RBC Capital Markets analyst Nik Modi said that improving Natura and Avon Product’s representative retention was the “single most important thing they [needed] to do to stabilize the business.”
Meanwhile, Coty terminated its partnership with Younique in August. In the company’s third-quarter earnings call, Coty CEO Pierre Laubies said, “Younique, like all multi-level marketing businesses, [went] through a phase of classic hype. Unfortunately, we are in the de-hype phase.” Data from market research firm Euromonitor International further proves this point. Between 2018 and 2017, direct sales fell by 9% to $4.94 billion.
Enabling direct selling ease — through technology — is a key learning that all social selling companies have to reckon with as digital influencers and Instagram Shopping have become swaps for stores. While Herrin said customers have always been interested in all of Stella & Dot’s merchandise across category, the company previously “did not make it easy.”

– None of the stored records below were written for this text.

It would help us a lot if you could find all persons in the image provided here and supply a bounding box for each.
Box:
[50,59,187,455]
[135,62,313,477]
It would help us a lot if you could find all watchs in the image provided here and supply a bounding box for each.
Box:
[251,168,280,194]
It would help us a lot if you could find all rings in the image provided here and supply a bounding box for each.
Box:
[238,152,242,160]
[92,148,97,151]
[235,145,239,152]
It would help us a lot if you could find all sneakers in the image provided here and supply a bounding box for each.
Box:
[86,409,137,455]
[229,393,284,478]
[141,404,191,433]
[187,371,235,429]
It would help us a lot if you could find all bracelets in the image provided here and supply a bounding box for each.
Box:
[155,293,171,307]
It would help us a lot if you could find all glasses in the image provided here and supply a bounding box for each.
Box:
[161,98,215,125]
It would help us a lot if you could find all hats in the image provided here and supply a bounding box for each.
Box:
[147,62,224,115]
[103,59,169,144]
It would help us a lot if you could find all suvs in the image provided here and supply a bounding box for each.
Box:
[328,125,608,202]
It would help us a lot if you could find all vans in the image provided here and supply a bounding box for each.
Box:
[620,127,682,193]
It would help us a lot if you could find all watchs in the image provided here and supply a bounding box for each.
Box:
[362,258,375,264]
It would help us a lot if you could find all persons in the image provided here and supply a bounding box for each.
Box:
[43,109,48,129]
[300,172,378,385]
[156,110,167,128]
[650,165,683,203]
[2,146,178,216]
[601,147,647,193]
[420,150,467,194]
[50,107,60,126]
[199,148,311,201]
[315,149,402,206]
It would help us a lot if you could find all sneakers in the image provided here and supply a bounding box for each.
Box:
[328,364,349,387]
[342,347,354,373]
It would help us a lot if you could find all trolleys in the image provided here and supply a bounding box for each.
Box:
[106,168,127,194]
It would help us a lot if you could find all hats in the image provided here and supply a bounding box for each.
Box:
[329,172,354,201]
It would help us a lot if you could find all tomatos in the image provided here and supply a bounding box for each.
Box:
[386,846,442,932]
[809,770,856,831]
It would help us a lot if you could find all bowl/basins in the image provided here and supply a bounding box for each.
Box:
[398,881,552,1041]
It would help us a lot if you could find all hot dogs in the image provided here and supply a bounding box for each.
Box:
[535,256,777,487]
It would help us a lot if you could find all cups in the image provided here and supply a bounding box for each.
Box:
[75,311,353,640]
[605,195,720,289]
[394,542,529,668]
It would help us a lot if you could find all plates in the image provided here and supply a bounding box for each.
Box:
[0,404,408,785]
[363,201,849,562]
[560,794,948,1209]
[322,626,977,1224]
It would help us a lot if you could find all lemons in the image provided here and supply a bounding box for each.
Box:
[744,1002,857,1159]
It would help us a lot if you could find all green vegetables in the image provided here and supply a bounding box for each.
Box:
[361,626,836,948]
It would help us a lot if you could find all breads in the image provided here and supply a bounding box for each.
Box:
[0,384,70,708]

By giving Stella & Dot’s brand ambassadors more tools to amplify their sales, like with Mimi, Herrin expects to double its existing monthly active representatives, or those that are receiving a paycheck from the company, from 10,000 to 20,000.
“[Ambassadors] are the brand; it’s their authentic recommendations that drive conversion in their circles. By taking away the all complexities, we are thinking about what’s in it for the customer,” she said. “A lot of women would like to build a large [social] following, but its the nano-influencer or everywoman that drives sales. Mimi is for women who don’t have swipe-ups or have time to create their own content regularly, so we are empowering their recommendations and brand for them.”